■ **Given passage**:
● ● ● ●
Build a sequence that is reset everyday

Posted on 2021-04-08 in Programmation

How to create a database sequence that will be reset everyday? That is a sequence that will get one the first time of each day? It sounds easy but it's not that much.

Note

This article will focus on PostgreSQL since it's the database I use. A similar solution may be possible with other database systems, it'll be up to you to adapt if needed.

Note

This article will focus on Django since it's the framework I use. A similar solution is possible with other frameworks. I think all mature ones will give you the tools you need to do this. Again, it'll be up to you to adapt if needed.

Use a Sequence?

It sounds like the obvious solution. If you don't know what a sequence is, it's a feature for PostgreSQL which is used under the hood to create sequential primary keys. We can create custom ones for our needs, and we can also reset them, so they can start over if needed. So PostgreSQL would do all the work for us giving a very simple a robust solution. And it works perfectly with transactions out of the box.

We can see it in action with:

-- Use the NO CYCLE option to be sure never to have the same sequence twice for the same day.
● ● ● ●
(Recorded data)
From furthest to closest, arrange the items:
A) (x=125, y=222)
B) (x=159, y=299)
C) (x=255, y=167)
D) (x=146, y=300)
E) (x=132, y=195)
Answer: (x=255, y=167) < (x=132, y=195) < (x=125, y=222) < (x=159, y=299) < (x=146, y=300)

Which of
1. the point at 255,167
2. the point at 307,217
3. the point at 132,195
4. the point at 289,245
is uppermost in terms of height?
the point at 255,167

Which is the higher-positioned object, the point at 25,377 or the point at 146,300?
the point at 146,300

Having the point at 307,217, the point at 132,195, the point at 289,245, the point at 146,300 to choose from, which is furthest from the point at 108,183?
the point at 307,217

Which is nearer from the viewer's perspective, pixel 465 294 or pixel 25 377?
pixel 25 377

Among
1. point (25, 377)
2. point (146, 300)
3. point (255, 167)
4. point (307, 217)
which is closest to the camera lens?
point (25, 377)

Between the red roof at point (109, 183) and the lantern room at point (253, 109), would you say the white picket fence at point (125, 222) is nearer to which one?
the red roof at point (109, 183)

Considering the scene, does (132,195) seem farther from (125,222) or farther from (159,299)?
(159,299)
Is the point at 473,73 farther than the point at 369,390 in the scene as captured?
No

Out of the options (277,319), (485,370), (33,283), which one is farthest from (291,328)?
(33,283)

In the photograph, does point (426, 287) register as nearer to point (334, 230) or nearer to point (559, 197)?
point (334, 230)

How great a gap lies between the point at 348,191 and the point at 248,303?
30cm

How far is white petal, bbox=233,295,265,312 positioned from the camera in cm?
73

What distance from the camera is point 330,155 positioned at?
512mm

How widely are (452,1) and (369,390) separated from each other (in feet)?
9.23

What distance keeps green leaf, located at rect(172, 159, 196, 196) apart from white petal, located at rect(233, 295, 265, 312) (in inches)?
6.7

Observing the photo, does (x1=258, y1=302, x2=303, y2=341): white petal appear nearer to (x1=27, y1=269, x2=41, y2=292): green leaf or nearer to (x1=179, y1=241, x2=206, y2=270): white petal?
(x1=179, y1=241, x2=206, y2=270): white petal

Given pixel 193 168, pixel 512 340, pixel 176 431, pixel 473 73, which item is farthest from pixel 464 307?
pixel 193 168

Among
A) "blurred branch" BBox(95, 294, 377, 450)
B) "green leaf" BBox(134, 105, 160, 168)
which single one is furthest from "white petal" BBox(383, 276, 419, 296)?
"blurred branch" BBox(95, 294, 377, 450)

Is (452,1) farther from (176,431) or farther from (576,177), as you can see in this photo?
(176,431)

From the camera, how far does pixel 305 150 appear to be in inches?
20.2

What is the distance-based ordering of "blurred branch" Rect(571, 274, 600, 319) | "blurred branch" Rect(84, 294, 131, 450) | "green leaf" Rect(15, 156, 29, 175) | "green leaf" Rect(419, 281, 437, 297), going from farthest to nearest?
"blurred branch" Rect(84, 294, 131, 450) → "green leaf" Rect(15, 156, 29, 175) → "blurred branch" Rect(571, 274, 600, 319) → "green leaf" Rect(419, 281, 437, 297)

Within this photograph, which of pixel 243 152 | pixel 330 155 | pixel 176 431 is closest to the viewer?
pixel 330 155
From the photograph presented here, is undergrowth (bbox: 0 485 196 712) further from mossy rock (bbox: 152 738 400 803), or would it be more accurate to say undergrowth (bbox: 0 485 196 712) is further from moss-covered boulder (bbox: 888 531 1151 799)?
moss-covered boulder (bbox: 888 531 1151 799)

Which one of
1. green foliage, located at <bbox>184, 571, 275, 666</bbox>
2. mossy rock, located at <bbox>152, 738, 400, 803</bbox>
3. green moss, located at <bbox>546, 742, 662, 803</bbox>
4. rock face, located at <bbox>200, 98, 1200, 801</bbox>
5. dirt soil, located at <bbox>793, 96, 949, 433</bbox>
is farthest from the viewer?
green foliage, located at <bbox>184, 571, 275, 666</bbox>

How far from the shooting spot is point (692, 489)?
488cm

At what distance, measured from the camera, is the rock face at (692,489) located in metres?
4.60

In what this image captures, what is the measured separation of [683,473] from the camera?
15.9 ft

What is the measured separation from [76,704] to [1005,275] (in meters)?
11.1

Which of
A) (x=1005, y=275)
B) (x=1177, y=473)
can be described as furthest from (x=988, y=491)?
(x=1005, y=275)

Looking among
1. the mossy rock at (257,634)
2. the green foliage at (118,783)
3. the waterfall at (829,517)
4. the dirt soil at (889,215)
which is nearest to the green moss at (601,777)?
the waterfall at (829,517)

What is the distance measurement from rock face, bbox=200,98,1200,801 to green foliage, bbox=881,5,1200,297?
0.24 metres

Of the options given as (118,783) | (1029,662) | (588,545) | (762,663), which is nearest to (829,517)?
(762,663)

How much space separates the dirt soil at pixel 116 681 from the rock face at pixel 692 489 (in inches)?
● ● ● ●
■ **Tasks to carry out**:
(1) Which database system does the article on daily-reset sequences focus on?
(2) How would you render this sentence from the article on daily-reset sequences in Spanish: "We can create custom ones for our needs, and we can also reset them, so they can start over if needed."
(3) Carry on with the article on daily-reset sequences, starting right after its final line.
These lines have nothing to do with the article on daily-reset sequences.

■ **Exercise responses**:
(1) PostgreSQL.

(2) Podemos crear secuencias personalizadas según nuestras necesidades, y también podemos reiniciarlas para que vuelvan a empezar si es necesario.

(3)
CREATE SEQUENCE mysequence
    INCREMENT BY 1
    MINVALUE 1
    MAXVALUE 9999999
    START WITH 1 NO CYCLE;

We can then use it like this:

-- Launch this a few times to view the sequence increment.
SELECT nextval('mysequence');

Or with transactions:

  1. In a first psql console:

    BEGIN;
    SELECT nextval('mysequence');
    
  2. In a second psql console while keeping the first transaction opened:

    -- This will display the next numbers of the sequence as intended.
    BEGIN;
    SELECT nextval('mysequence');
    

So we always immediately get the next number, no matter if the transaction was committed or not. This means we can get holes our sequences if a transaction fails, but generally this shouldn't be a big deal.

We can then reset the sequence with a cronjob launched at midnight with:

ALTER SEQUENCE mysequence RESTART WITH 1;

So far so good. However, they are issues with this solution:

  • As stated earlier, we can have holes in the sequence. This shouldn't be a problem in most cases though.

  • We must own the sequence to alter it, so it can be an issue to reset it in a cronjob if you restricted what the database user used to run the site can do. That's what I describe here. If you don't apply this pattern or manage permissions differently for the sequence, it shouldn't be an issue.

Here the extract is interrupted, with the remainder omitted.